*Says over 50 attacks witnessed in a few months
12 February 2015, Sweetcrude, Abuja – The Nigerian National Petroleum Corporation on Wednesday described its expenditure on the fixing of vandalised pipelines as burdensome and unnecessary.
Meanwhile, the Corporation has disclosed that it has ended it’s controversial contract with “community services” in the provision of security for oil and gas pipelines, a situation that may have led to a rise in pipeline vandalism across the country.
The Group Managing Director of the NNPC, Dr. Joseph Dawha, noted this in Abuja while fielding questions from the media on the the recommendations of the forensic audit report undertaken by PriceWaterhouseCoopers.
Dawha, who was clarifying the highlights of the Forensic Audit Report, which directed the corporation to reduce its unnecessary
expenditure, said the huge debt incurred on stolen crude and fixing of the damaged pipelines occasioned by acts of sabotage was uncalled for.
He said NNPC was operating under a very difficult environment and there was no special budget for the fixing of vandalised pipelines, which had to be done whenever the occasion arose.
He said, “I quite agree with you that some expenditure is unnecessary, especially when they are sabotage.
“We operate under very difficult environments. Expenditure of fixing pipelines and accounting for crude that were deliberately stolen are not expenditure the nation can afford.
“We will rather have a system whereby crude is put in the pipeline and arrives at its destination and they are refined.
“This is a normal operation but we are really in abnormal operation.”
Dawha said vandalism had been a major challenge the corporation had been facing in the last few months.
Also speaking at the event, the Group Executive Director in charge of Gas and Power, Dr. David Ige, said vandalism was one of the biggest threats to NNPC operations and aspiration of the Federal Government.

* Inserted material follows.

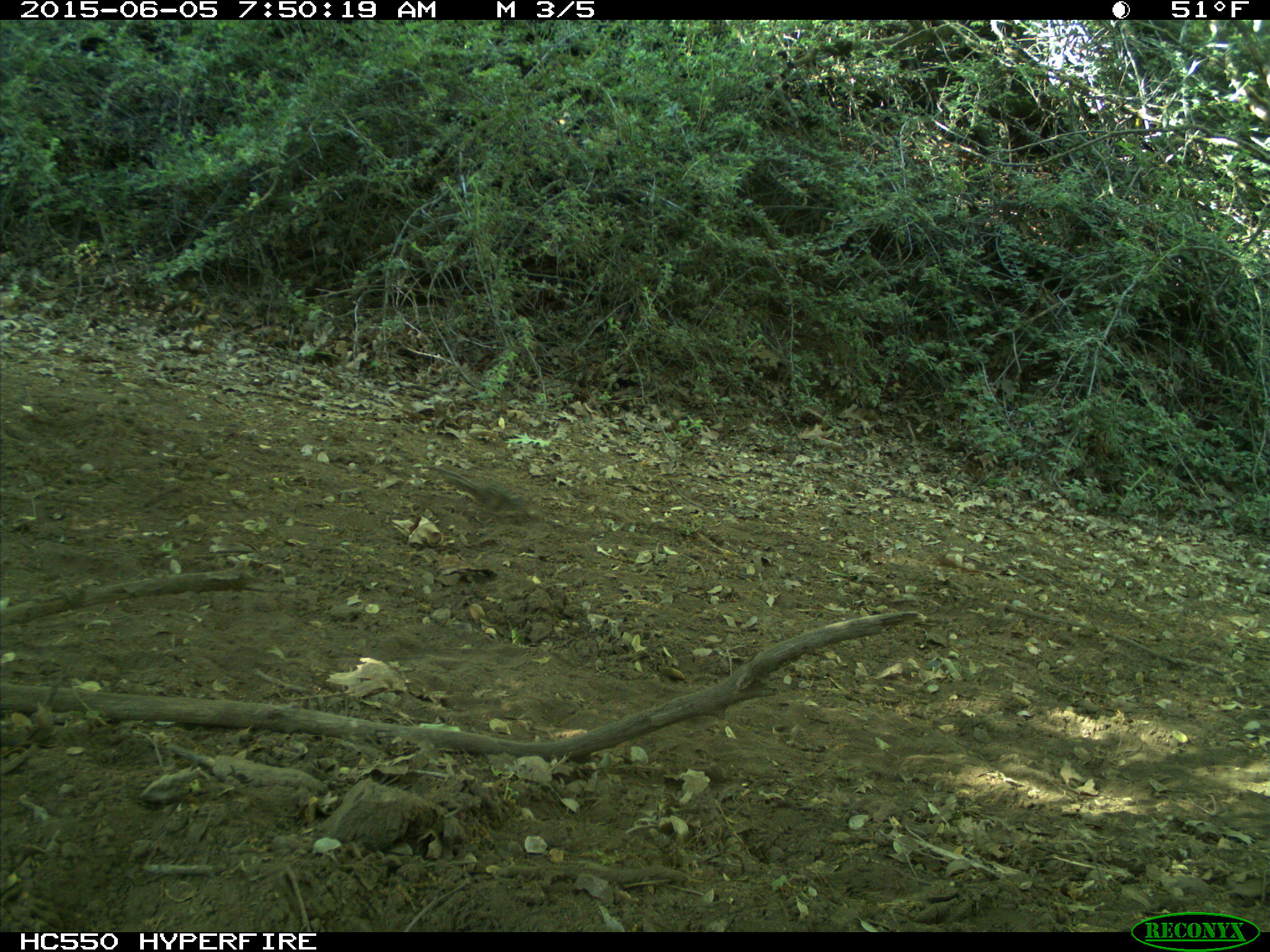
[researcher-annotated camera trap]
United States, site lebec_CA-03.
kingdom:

Ige noted that, “Over the last six months, we have been confronted with over 50 cases of pipeline attacks across the crude oil pipeline and gas pipelines.
“The latest, which just happened about 24 hours ago, is on the Lagos-Escravous pipeline. Each of these attacks caused us significant amount of money to repair.”
According to Ige, “The pipelines are located in a very difficult terrain to access. If there is an attack on the pipeline, the logistic of getting it repaired is expensive.
“We continue to bear the cost of this, which we consider to be unnecessary.
“We are struggling with this problem. Since January alone, we have seen more attacks more than often.”
Ige further explained that the last time the NNPC engaged “community services”, which involved using local people to protect the pipelines, was in 2012.
“True, we have technological solutions, but response is where the difficulty lies. Often, when we discover attacks on pipelines in very remote locations, it is hard to mobilise resources to such locations in real time due to the remote nature of the location.
“That is why we need to have partners on the ground, within the communities, who provide the physical presence. But the last I know of such an an arrangement was in 2012, ” he added.